- _Raw records_:
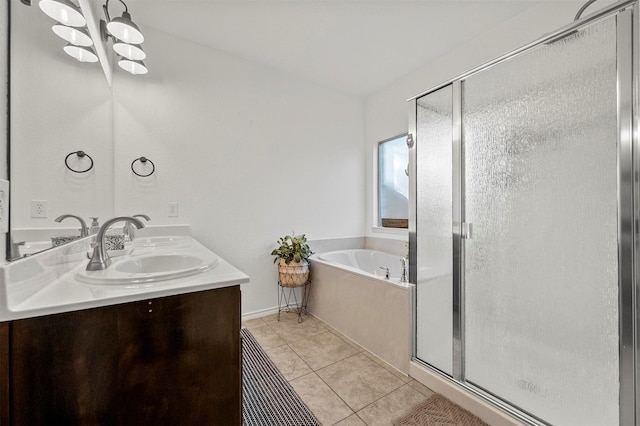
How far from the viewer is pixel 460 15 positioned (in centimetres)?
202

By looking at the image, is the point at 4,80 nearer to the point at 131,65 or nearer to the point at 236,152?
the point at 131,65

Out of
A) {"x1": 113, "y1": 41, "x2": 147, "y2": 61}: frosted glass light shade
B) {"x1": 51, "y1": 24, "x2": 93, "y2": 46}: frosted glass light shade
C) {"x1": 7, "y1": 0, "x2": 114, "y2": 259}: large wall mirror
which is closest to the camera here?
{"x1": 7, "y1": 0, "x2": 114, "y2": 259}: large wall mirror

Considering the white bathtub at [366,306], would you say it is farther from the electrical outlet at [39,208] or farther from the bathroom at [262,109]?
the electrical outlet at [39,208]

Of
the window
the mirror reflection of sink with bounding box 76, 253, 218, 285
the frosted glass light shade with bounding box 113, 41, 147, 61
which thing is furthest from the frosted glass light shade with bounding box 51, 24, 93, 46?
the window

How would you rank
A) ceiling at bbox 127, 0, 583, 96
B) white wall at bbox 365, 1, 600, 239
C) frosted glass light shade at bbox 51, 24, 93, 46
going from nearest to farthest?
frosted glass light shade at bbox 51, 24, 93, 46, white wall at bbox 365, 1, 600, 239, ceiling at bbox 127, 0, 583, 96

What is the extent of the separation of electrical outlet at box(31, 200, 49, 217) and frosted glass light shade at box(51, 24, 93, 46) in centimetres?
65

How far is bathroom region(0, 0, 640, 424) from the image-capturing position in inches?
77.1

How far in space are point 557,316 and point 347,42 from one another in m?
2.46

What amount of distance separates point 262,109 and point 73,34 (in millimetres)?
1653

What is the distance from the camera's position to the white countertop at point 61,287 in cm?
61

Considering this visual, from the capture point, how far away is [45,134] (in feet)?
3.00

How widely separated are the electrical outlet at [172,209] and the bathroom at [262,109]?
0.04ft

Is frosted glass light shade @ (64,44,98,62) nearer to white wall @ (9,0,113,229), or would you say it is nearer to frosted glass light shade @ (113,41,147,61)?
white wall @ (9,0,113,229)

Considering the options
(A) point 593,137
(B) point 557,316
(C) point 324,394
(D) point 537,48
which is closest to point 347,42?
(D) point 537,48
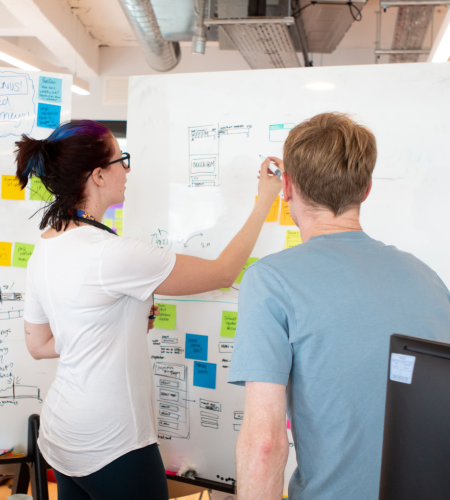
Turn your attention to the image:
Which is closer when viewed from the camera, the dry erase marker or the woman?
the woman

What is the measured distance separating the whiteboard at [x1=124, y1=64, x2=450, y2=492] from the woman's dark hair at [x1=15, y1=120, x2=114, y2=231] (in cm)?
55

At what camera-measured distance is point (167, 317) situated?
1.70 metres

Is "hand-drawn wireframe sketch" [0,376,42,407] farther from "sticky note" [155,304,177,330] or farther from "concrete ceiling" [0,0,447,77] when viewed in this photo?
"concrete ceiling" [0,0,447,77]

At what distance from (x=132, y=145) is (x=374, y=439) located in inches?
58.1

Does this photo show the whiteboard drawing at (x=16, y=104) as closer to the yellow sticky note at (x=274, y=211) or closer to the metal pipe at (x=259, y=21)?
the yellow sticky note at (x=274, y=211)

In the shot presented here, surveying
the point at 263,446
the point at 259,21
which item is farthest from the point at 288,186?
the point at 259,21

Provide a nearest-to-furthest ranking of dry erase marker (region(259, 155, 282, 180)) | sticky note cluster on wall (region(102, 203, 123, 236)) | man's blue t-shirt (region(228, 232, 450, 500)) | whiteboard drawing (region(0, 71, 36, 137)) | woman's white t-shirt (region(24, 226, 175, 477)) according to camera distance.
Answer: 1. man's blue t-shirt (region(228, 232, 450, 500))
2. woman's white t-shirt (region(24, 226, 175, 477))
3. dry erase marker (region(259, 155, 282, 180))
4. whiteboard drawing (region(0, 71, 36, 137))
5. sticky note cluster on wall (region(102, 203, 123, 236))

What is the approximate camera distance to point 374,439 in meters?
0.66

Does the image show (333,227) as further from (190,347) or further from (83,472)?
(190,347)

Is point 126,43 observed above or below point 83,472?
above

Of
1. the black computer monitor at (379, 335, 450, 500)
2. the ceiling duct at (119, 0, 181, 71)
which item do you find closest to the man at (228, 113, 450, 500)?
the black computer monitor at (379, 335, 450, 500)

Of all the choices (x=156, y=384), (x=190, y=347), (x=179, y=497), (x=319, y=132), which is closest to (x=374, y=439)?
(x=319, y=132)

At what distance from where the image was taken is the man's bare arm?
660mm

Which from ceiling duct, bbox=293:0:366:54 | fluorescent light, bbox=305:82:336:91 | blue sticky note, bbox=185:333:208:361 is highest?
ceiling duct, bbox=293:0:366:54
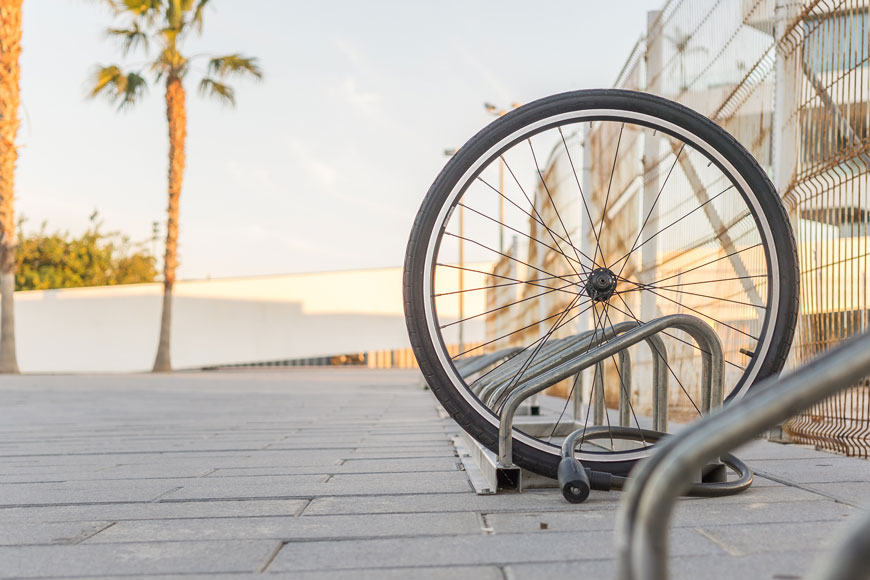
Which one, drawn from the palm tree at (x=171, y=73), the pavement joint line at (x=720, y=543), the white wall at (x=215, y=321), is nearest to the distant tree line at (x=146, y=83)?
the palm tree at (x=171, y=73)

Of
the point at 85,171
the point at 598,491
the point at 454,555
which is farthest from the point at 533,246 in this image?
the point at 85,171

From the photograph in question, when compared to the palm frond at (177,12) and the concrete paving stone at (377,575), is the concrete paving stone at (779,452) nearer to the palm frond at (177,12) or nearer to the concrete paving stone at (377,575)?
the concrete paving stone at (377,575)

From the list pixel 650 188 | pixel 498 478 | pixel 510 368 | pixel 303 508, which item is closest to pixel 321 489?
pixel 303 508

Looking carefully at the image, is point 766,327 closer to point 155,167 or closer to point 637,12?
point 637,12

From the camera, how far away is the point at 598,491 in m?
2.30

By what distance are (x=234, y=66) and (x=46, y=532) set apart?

- _Given instruction_:
Copy out every line above word for word, leaving out the pictures.

- _Exercise solution_:
How far from the viewer is pixel 460 15 positioned (in centimetres)?
202

By looking at the image, is the point at 4,80 nearer to the point at 131,65 or nearer to the point at 236,152?
the point at 131,65

Out of
A) {"x1": 113, "y1": 41, "x2": 147, "y2": 61}: frosted glass light shade
B) {"x1": 51, "y1": 24, "x2": 93, "y2": 46}: frosted glass light shade
C) {"x1": 7, "y1": 0, "x2": 114, "y2": 259}: large wall mirror
which is closest to the camera here?
{"x1": 7, "y1": 0, "x2": 114, "y2": 259}: large wall mirror

Considering the white bathtub at [366,306], would you say it is farther from the electrical outlet at [39,208] or farther from the bathroom at [262,109]?
the electrical outlet at [39,208]

Of
the window
the mirror reflection of sink with bounding box 76, 253, 218, 285
the frosted glass light shade with bounding box 113, 41, 147, 61
which thing is furthest from the frosted glass light shade with bounding box 51, 24, 93, 46?
the window

How would you rank
A) ceiling at bbox 127, 0, 583, 96
B) white wall at bbox 365, 1, 600, 239
C) frosted glass light shade at bbox 51, 24, 93, 46
going from nearest to farthest?
frosted glass light shade at bbox 51, 24, 93, 46, white wall at bbox 365, 1, 600, 239, ceiling at bbox 127, 0, 583, 96

What is the extent of the separation of electrical outlet at box(31, 200, 49, 217) and frosted glass light shade at box(51, 24, 93, 46) in centimetres?
65

How far is bathroom region(0, 0, 640, 424) from the image-capturing position in inches?
77.1

How far in space are point 557,316 and point 347,42 from one another in m?
2.46

What amount of distance separates point 262,109 and point 73,34 (in millimetres)?
1653

What is the distance from the camera's position to the white countertop at point 61,287 in cm?
61

Considering this visual, from the capture point, how far away is [45,134] (in feet)?
3.00

How widely separated are the electrical outlet at [172,209] and the bathroom at [262,109]?
0.04ft

Is frosted glass light shade @ (64,44,98,62) nearer to white wall @ (9,0,113,229), or would you say it is nearer to frosted glass light shade @ (113,41,147,61)?
white wall @ (9,0,113,229)

Considering the options
(A) point 593,137
(B) point 557,316
(C) point 324,394
(D) point 537,48
which is closest to point 347,42?
(D) point 537,48
Turn your attention to the image:
Which is closer when viewed from the camera, the dry erase marker or the woman?
the woman

What is the measured distance separating the whiteboard at [x1=124, y1=64, x2=450, y2=492] from the woman's dark hair at [x1=15, y1=120, x2=114, y2=231] (in cm)?
55

At what camera-measured distance is point (167, 317) situated?
1.70 metres

Is "hand-drawn wireframe sketch" [0,376,42,407] farther from "sticky note" [155,304,177,330] or farther from "concrete ceiling" [0,0,447,77] when viewed in this photo?
"concrete ceiling" [0,0,447,77]

At what distance from (x=132, y=145) is (x=374, y=439) located in inches?
58.1

Does this photo show the whiteboard drawing at (x=16, y=104) as closer to the yellow sticky note at (x=274, y=211) or closer to the metal pipe at (x=259, y=21)?
the yellow sticky note at (x=274, y=211)

In the shot presented here, surveying
the point at 263,446
the point at 259,21
which item is farthest from the point at 288,186?
the point at 259,21

Provide a nearest-to-furthest ranking of dry erase marker (region(259, 155, 282, 180)) | sticky note cluster on wall (region(102, 203, 123, 236)) | man's blue t-shirt (region(228, 232, 450, 500)) | whiteboard drawing (region(0, 71, 36, 137)) | woman's white t-shirt (region(24, 226, 175, 477)) according to camera distance.
Answer: 1. man's blue t-shirt (region(228, 232, 450, 500))
2. woman's white t-shirt (region(24, 226, 175, 477))
3. dry erase marker (region(259, 155, 282, 180))
4. whiteboard drawing (region(0, 71, 36, 137))
5. sticky note cluster on wall (region(102, 203, 123, 236))

What is the approximate camera distance to point 374,439 in meters?
0.66

Does the image show (333,227) as further from (190,347) or further from (83,472)?
(190,347)

Is point 126,43 observed above or below point 83,472?
above

Of
1. the black computer monitor at (379, 335, 450, 500)
2. the ceiling duct at (119, 0, 181, 71)
which item do you find closest to the man at (228, 113, 450, 500)?
the black computer monitor at (379, 335, 450, 500)

Of all the choices (x=156, y=384), (x=190, y=347), (x=179, y=497), (x=319, y=132), which is closest to (x=374, y=439)?
(x=319, y=132)

At what distance from where the image was taken is the man's bare arm?
660mm

Which from ceiling duct, bbox=293:0:366:54 | fluorescent light, bbox=305:82:336:91 | blue sticky note, bbox=185:333:208:361 is highest?
ceiling duct, bbox=293:0:366:54
Which one, drawn from the palm tree at (x=171, y=73), the pavement joint line at (x=720, y=543), the white wall at (x=215, y=321), is nearest to the distant tree line at (x=146, y=83)?
the palm tree at (x=171, y=73)

Of
the point at 85,171
the point at 598,491
the point at 454,555
which is farthest from the point at 533,246 in this image?
the point at 85,171

From the photograph in question, when compared to the palm frond at (177,12) and the concrete paving stone at (377,575), is the concrete paving stone at (779,452) nearer to the palm frond at (177,12) or nearer to the concrete paving stone at (377,575)?
the concrete paving stone at (377,575)

From the list pixel 650 188 | pixel 498 478 | pixel 510 368 | pixel 303 508, which item is closest to pixel 321 489?
pixel 303 508

Looking carefully at the image, is point 766,327 closer to point 155,167 or closer to point 637,12?
point 637,12

From the camera, how far away is the point at 598,491 in m?
2.30

By what distance are (x=234, y=66) and (x=46, y=532) set apart?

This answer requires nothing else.